Alcuni esperti interpellati da giornali internazionali, come François Heisbourg del think tank Fondation pour la Recherche Stratégique, dicono che i francesi sono fatti così, sono irritanti a volte, si sa, se gli americani vogliono fortemente una cosa, loro devono trovare un modo per dissociarsi. Se si pensa che su questo dossier anche i tedeschi, contro i quali l’insofferenza a Parigi è palpabile, sono ben predisposti ad aprire a Teheran, il quadro è completo. Ma qui siamo ancora nell’ambito dei cliché. A parole Hollande continua a confermare la perfetta sintonia con Barack Obama, ma quel che è accaduto sulla questione siriana ha quasi stroncato l’Eliseo: a fine agosto, erano tutti d’accordo sul fatto che Assad non poteva rimanere impunito, il segretario di stato John Kerry aveva parlato di “oscenità morale” da parte di Damasco, lo strike era imminente. Ma Obama decide di aspettare l’autorizzazione del Congresso, il momentum svanisce, e Hollande s’è trovato a dover difendere, questa volta isolato per davvero e al di fuori del gregge, una guerra che poi non è stata fatta, ché i francesi da soli nulla potevano né possono in Siria. E’ riuscito a evitare un voto vincolante all’Assemblea nazionale, che avrebbe distrutto la sua credibilità interna, già fortemente ammaccata, ma sostenere da solo il peso dell’interventista non è affatto facile per Hollande.

Certo, ad aiutarlo ci sono i sauditi. Come è noto, la corte di Riad ha fatto di tutto per convincere Obama ad attaccare la Siria – l’obiettivo finale è contenere l’Iran – e quando pensava di avercela fatta s’è scontrata con l’ennesimo passo indietro di Washington. Il Wall Street Journal ha dato voce all’ira del principe Bandar bin Sultan, capo dell’intelligence saudita, il quale ha invitato a metà ottobre a Gedda “un diplomatico occidentale” per riorganizzare la strategia contro il regime di Damasco e notificare all’America tutto il suo scontento. Quel diplomatico era francese, e in quell’incontro s’è parlato di un accordo militare ulteriore rispetto a quello già siglato a luglio del valore di un miliardo di euro.

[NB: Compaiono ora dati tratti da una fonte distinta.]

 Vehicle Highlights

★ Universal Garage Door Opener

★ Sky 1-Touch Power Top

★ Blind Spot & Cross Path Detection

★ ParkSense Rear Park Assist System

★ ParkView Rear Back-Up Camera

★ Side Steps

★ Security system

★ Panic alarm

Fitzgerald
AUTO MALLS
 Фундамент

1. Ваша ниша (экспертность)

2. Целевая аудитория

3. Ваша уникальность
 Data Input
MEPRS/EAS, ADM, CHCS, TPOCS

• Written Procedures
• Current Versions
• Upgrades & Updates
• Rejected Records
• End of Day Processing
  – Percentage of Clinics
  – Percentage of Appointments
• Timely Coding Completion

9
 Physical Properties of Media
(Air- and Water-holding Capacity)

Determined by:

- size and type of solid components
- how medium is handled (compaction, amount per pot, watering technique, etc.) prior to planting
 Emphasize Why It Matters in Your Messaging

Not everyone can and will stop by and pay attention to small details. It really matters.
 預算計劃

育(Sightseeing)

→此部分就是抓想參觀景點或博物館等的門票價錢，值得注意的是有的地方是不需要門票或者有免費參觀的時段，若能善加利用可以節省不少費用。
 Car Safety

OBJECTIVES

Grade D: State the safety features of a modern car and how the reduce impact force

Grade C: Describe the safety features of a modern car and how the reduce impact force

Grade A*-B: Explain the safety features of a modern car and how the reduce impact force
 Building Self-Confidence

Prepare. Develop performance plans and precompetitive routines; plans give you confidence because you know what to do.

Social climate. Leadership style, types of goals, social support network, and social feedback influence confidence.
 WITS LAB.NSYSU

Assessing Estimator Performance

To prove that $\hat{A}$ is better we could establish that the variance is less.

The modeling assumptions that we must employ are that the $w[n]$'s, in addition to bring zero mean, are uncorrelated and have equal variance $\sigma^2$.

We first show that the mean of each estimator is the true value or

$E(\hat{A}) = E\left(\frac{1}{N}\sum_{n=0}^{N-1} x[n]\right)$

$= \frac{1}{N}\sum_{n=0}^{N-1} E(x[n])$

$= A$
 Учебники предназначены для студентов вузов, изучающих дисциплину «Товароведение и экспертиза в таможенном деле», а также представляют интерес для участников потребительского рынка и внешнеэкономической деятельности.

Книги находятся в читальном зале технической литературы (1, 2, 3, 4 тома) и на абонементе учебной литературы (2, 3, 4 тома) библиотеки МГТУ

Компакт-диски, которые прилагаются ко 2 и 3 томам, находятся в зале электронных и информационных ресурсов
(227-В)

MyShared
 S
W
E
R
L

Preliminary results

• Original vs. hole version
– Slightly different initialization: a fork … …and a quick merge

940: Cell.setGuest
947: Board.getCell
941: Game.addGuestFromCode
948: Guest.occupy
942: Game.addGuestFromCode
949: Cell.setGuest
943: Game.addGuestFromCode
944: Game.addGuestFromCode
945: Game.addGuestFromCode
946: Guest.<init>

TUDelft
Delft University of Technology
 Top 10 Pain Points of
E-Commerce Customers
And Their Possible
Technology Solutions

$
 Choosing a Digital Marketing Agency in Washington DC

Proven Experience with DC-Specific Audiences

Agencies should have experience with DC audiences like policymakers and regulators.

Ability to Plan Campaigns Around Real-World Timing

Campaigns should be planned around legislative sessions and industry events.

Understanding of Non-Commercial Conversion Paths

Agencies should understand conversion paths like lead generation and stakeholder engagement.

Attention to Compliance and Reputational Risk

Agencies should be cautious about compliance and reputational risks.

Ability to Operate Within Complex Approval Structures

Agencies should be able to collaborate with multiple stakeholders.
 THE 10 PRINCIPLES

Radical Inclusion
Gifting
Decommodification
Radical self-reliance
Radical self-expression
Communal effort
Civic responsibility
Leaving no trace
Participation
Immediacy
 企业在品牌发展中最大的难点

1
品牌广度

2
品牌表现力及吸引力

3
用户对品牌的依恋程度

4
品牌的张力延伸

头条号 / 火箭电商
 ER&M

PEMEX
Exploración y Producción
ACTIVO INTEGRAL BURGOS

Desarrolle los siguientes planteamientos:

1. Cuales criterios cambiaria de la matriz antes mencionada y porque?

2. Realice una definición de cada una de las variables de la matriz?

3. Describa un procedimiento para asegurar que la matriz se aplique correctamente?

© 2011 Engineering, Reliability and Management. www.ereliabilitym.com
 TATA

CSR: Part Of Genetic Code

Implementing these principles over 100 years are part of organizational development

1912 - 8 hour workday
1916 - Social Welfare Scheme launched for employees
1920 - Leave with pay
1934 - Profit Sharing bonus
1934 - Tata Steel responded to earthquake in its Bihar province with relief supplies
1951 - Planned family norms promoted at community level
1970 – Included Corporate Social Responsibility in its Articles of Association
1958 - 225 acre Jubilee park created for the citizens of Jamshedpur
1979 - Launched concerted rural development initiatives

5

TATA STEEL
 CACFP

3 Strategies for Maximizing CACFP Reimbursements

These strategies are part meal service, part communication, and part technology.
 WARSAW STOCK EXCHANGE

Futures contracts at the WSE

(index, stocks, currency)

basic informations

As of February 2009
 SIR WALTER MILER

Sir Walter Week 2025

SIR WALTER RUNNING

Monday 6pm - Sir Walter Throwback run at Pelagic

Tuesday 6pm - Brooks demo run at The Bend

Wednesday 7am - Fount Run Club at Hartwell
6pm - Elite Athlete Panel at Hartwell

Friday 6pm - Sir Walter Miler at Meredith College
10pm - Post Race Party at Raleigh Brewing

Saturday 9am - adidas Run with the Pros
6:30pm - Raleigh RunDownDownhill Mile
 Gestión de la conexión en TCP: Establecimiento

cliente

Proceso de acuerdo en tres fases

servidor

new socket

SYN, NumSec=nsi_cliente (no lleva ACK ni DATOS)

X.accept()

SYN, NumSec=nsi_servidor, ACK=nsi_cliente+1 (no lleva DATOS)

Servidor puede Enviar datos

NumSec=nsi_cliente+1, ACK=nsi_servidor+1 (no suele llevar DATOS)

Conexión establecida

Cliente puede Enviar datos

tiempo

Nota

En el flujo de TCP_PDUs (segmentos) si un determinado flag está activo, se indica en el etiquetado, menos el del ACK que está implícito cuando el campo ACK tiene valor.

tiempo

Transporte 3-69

Se all’asse con i sauditi si aggiunge che Parigi ha stretto i rapporti con Israele – Hollande parlerà alla Knesset lunedì prossimo, commercio e cooperazione sulla difesa vanno alla grande tra i due paesi – il complotto è presto confezionato: la Francia non è mossa da buone intenzioni, ma vuole ingraziarsi i sauditi e le monarchie del Golfo Persico che così parteciperanno più volentieri al bailout della Francia in crisi.